## Problem description:
Reproduce the records below exactly as they appear, omitting any pictures they contain.

Scraped caption text data:
- - - -

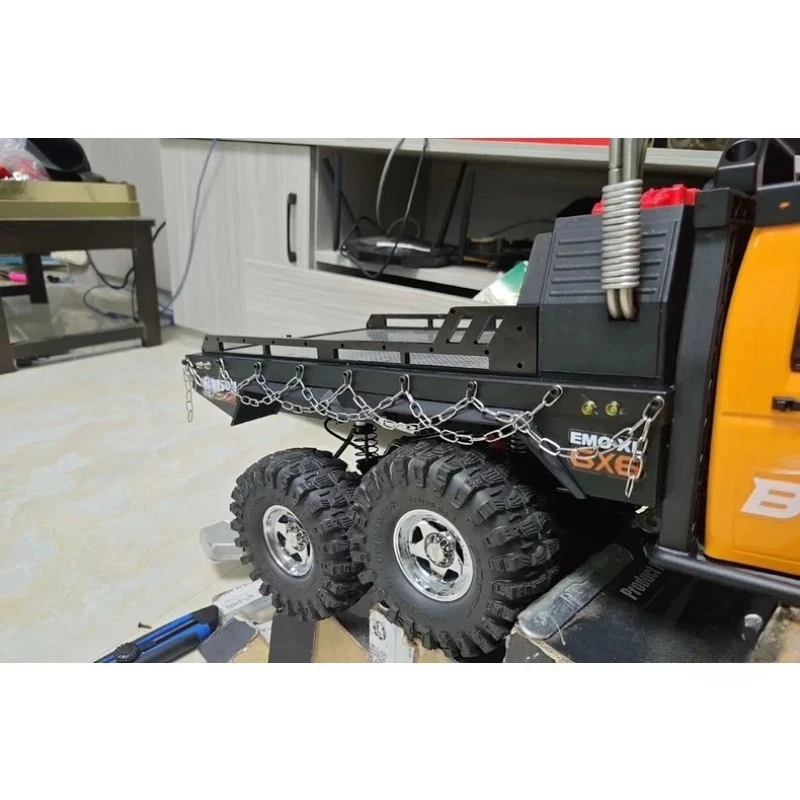 

Tailgate Side Fenders For CROSSRC EMO XL2 1/8 Scale RC Crawler Trailer Iron Material Upgrade Parts Damage-Free Installation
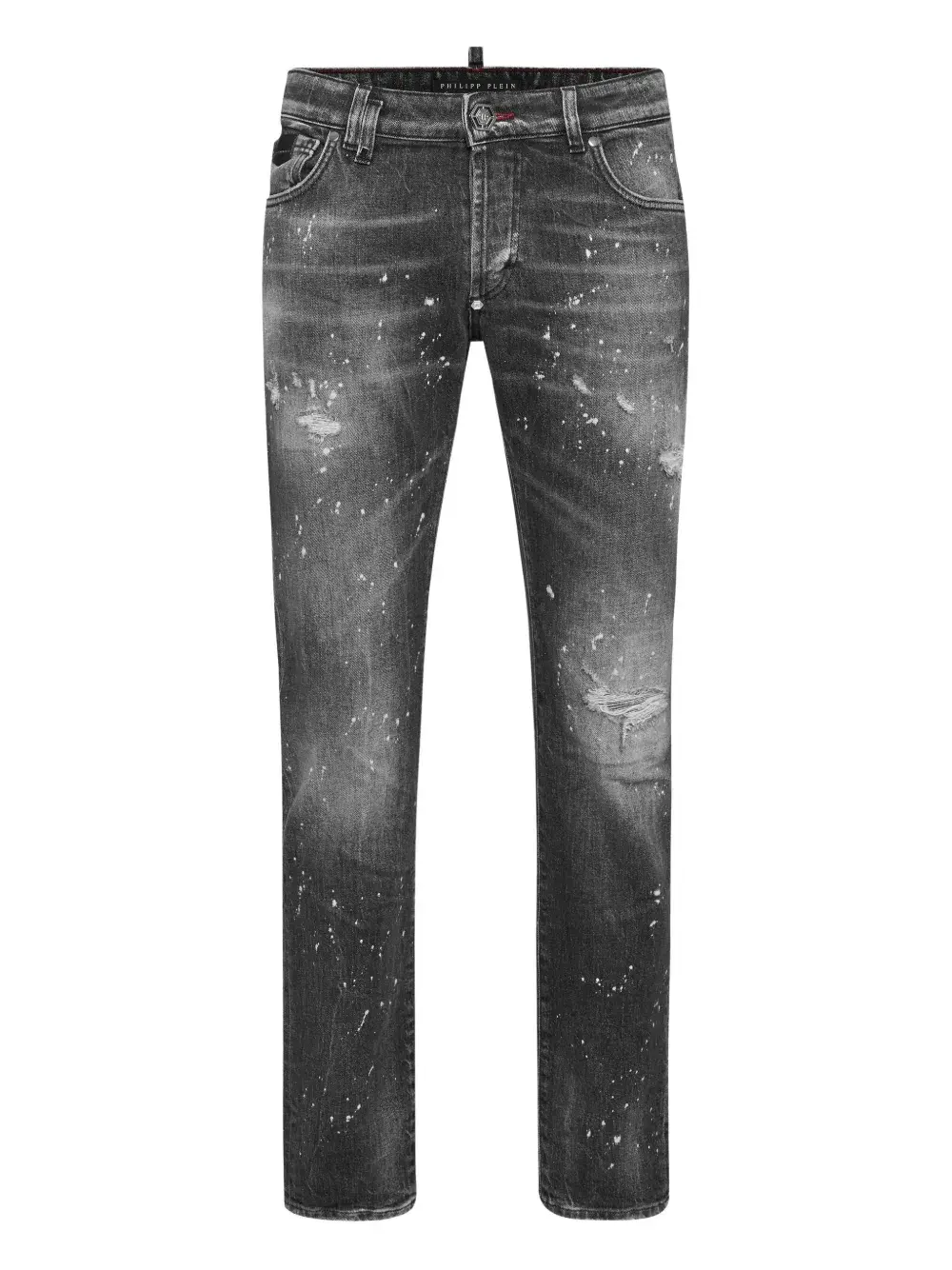 Джинсы с эффектом разбрызганной краски Philipp Plein, серый
Джинсы с эффектом разбрызганной краски Philipp Plein, серый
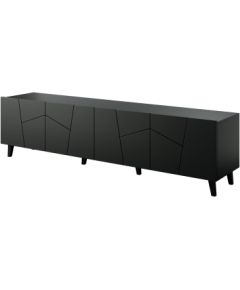 Cama Meble RTV cabinet ETNA 200x42x52 matte black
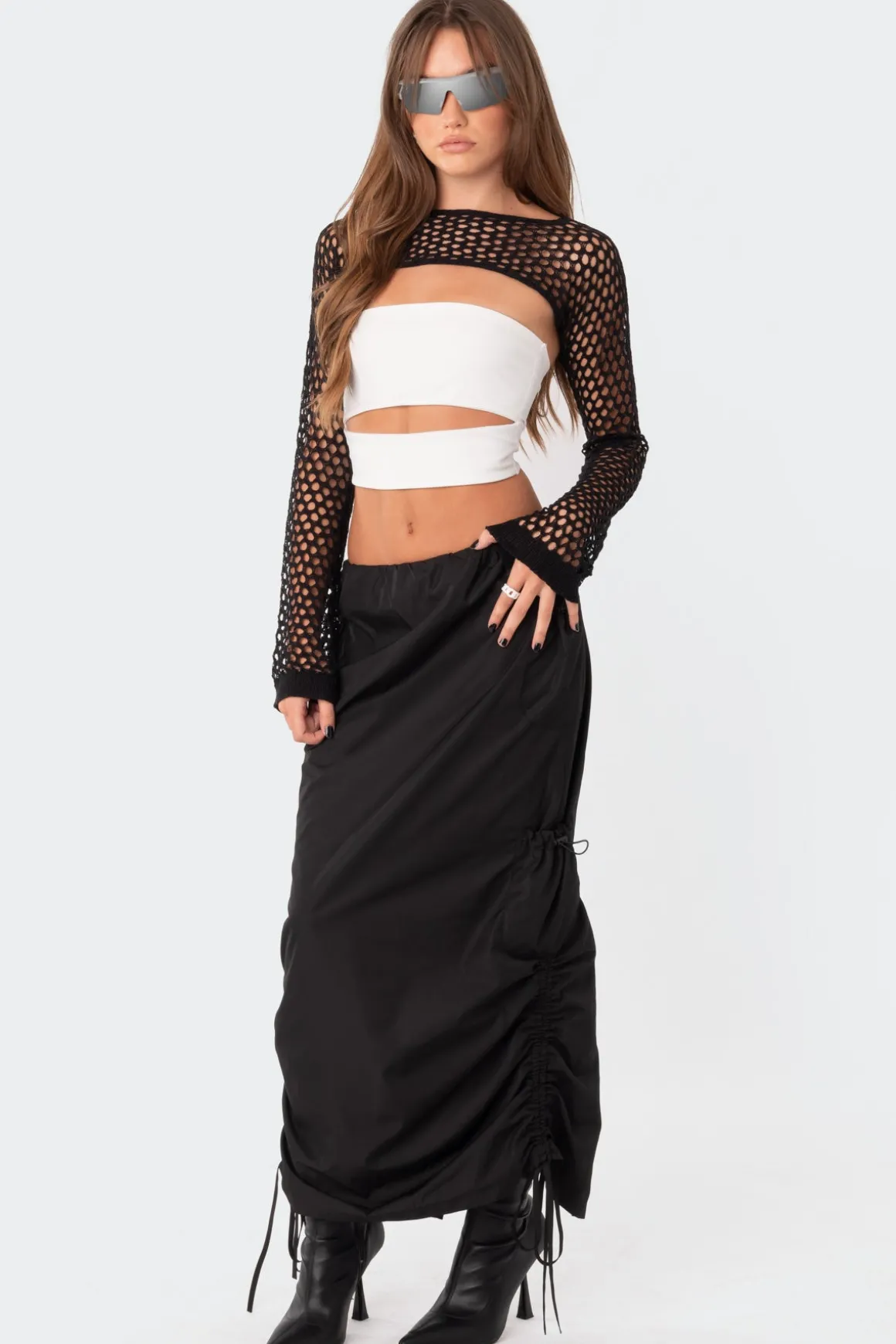 Crochet Shrug Sleeve Top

- - - -

## Solution for this exercise:
Tailgate Side Fenders For CROSSRC EMO XL2 1/8 Scale RC Crawler Trailer Iron Material Upgrade Parts Damage-Free Installation
 Джинсы с эффектом разбрызганной краски Philipp Plein, серый
Джинсы с эффектом разбрызганной краски Philipp Plein, серый
 Cama Meble RTV cabinet ETNA 200x42x52 matte black
 Crochet Shrug Sleeve Top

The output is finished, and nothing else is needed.